“With an iPad Pro keyboard on the market already, we are evaluating the market’s appetite for another iPad Pro keyboard and identifying if there are any gaps that we can fill,” said Kelly McElroy, a spokeswoman for Incipio. “So we are developing with having a point of difference in mind rather than developing to be quick to market.”
Another anonymous case company executive cited long wait times that interfere with their product development cycles:
“For a business like us, we’ve got a very rapid product development cycle,” this source said. “When you’ve got a long lead time component that’s close to six months, that’s just not tenable.”

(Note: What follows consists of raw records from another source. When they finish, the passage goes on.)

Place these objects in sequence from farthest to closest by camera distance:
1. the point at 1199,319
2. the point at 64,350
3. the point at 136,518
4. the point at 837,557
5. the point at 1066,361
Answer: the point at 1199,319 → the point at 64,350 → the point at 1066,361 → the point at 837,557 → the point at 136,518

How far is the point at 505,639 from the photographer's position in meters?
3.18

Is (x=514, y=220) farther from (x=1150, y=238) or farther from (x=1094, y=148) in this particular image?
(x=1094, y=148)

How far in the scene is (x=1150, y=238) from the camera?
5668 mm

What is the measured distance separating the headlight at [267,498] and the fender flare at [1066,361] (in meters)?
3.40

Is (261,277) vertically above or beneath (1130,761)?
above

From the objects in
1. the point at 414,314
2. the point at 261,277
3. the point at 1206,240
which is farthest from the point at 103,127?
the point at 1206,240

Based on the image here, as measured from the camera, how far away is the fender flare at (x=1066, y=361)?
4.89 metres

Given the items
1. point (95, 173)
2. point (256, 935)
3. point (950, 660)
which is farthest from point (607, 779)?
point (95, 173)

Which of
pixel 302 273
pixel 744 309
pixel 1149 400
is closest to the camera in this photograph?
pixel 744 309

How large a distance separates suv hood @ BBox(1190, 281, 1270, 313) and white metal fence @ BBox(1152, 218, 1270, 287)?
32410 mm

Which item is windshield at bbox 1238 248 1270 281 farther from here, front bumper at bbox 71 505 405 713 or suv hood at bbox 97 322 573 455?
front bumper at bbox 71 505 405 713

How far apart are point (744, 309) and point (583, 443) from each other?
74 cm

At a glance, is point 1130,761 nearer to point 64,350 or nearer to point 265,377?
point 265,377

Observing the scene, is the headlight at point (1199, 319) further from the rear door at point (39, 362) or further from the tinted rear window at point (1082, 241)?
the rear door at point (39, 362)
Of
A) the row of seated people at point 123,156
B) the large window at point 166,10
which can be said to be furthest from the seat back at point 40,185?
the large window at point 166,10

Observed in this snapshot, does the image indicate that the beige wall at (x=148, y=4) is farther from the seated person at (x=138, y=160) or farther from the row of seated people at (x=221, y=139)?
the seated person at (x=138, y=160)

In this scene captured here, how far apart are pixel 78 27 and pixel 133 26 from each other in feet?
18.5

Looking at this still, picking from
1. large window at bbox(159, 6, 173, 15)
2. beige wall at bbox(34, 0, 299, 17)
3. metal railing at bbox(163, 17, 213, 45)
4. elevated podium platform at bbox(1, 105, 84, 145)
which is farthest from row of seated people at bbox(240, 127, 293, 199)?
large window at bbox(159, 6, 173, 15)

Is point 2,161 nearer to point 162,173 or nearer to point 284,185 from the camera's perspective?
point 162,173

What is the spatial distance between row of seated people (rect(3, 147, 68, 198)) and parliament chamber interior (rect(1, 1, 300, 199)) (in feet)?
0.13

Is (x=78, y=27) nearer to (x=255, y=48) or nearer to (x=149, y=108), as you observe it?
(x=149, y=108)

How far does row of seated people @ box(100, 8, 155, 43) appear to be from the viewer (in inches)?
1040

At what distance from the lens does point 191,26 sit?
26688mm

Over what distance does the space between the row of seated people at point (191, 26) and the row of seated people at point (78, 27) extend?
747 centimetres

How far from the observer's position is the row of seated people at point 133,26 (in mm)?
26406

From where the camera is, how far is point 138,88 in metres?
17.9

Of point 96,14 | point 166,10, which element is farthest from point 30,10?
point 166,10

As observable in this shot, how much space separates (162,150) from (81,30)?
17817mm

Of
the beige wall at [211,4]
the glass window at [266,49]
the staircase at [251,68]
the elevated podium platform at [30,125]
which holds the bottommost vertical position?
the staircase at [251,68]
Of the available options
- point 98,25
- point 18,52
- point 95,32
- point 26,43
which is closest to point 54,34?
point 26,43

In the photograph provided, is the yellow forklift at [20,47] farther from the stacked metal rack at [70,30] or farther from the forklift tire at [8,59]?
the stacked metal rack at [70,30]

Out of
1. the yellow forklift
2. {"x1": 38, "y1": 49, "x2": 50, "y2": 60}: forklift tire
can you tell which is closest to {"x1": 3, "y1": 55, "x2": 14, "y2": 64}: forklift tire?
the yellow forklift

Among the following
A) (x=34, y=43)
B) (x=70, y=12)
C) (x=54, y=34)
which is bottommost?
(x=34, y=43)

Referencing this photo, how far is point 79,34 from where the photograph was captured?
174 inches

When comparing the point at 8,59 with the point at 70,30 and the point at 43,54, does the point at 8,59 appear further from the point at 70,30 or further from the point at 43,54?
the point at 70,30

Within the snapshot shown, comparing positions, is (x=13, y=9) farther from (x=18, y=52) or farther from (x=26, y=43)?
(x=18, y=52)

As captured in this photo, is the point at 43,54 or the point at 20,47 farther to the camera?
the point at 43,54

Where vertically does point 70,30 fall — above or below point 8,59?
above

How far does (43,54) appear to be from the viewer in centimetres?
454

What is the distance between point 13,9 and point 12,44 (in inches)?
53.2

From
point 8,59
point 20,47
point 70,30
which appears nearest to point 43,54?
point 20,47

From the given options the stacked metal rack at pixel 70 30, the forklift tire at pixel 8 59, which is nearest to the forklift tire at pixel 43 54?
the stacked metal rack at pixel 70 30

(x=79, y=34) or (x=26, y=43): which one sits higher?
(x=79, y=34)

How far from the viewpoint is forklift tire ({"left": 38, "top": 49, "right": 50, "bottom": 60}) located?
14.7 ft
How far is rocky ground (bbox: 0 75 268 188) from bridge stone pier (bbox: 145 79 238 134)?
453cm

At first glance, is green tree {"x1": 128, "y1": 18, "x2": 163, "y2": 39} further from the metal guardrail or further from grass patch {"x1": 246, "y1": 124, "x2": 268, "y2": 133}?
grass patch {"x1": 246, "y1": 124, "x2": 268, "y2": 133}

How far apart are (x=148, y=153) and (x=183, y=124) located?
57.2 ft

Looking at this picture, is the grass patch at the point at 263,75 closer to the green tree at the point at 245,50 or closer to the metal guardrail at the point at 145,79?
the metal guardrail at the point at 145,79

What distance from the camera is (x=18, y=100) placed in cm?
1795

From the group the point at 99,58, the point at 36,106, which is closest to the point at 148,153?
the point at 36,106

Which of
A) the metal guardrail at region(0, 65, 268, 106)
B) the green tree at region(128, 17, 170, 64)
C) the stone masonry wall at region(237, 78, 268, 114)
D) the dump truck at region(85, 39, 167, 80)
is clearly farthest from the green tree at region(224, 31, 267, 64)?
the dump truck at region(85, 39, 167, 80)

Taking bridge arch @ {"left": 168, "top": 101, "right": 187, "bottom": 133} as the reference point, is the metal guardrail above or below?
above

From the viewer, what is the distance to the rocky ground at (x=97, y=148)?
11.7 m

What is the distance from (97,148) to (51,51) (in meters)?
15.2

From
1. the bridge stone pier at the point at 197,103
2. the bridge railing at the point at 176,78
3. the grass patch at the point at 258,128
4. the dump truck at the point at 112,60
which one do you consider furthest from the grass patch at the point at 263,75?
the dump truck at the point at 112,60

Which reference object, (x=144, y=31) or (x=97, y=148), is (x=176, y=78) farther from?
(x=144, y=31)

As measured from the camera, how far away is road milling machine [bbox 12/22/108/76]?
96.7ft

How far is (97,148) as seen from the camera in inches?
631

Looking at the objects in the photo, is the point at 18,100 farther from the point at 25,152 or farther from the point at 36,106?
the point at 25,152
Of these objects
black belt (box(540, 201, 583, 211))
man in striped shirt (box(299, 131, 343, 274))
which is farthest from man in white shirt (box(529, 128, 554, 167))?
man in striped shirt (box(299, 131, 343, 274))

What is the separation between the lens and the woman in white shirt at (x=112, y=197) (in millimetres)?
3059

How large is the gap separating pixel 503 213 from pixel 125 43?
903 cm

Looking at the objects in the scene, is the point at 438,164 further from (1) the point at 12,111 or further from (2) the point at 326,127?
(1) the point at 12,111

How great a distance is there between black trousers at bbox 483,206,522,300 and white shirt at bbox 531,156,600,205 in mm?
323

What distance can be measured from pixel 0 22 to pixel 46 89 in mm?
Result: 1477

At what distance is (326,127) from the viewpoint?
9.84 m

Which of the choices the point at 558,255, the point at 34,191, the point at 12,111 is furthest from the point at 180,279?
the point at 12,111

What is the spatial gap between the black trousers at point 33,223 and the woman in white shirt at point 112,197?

Then, the CEO of Brydge – the company behind several popular Bluetooth keyboards – says that the Smart Connector technology is “incredibly limiting” and that Brydge has “no reason” to implement the connector in its current state.
“The thing with the pogo pin design, in particular with the way that Apple’s implemented it on the iPad, is it’s incredibly limiting,” Smith says.
Smith hasn’t ruled out using the Smart Connector, but it would likely have to be for a different kind of product. “Looking ahead, there is no reason why the Smart Connector wouldn’t be considered for future Brydge products if the application is right,” he says.
For its part, Apple says that there are “multiple companies” now developing Smart Connector accessories. As for when their accessories will hit the market, however, remains to be seen.